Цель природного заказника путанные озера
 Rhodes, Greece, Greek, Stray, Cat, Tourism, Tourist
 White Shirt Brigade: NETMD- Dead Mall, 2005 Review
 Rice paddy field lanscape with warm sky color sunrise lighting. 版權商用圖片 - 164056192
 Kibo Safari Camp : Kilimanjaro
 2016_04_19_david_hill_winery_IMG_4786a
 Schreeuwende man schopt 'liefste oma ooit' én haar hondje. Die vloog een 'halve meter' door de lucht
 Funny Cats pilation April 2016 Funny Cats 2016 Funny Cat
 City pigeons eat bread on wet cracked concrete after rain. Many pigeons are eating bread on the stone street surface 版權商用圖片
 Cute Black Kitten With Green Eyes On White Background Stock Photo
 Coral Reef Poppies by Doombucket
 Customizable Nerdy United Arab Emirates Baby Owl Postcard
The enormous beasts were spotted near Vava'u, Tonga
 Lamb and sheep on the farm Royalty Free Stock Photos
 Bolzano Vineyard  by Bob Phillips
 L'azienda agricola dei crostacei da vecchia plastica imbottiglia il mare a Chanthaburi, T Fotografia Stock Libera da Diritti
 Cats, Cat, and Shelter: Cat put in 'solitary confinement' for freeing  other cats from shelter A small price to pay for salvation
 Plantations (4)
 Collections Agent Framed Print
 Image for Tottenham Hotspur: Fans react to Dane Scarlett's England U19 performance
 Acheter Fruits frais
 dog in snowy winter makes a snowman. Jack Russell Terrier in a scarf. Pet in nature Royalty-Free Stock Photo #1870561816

####################

The records above should be printed exactly, please, from the first line through the line containing "L'azienda agricola dei", with both ends kept and nothing past it.

Output of the exercise ▸
Цель природного заказника путанные озера
 Rhodes, Greece, Greek, Stray, Cat, Tourism, Tourist
 White Shirt Brigade: NETMD- Dead Mall, 2005 Review
 Rice paddy field lanscape with warm sky color sunrise lighting. 版權商用圖片 - 164056192
 Kibo Safari Camp : Kilimanjaro
 2016_04_19_david_hill_winery_IMG_4786a
 Schreeuwende man schopt 'liefste oma ooit' én haar hondje. Die vloog een 'halve meter' door de lucht
 Funny Cats pilation April 2016 Funny Cats 2016 Funny Cat
 City pigeons eat bread on wet cracked concrete after rain. Many pigeons are eating bread on the stone street surface 版權商用圖片
 Cute Black Kitten With Green Eyes On White Background Stock Photo
 Coral Reef Poppies by Doombucket
 Customizable Nerdy United Arab Emirates Baby Owl Postcard
The enormous beasts were spotted near Vava'u, Tonga
 Lamb and sheep on the farm Royalty Free Stock Photos
 Bolzano Vineyard  by Bob Phillips
 L'azienda agricola dei crostacei da vecchia plastica imbottiglia il mare a Chanthaburi, T Fotografia Stock Libera da Diritti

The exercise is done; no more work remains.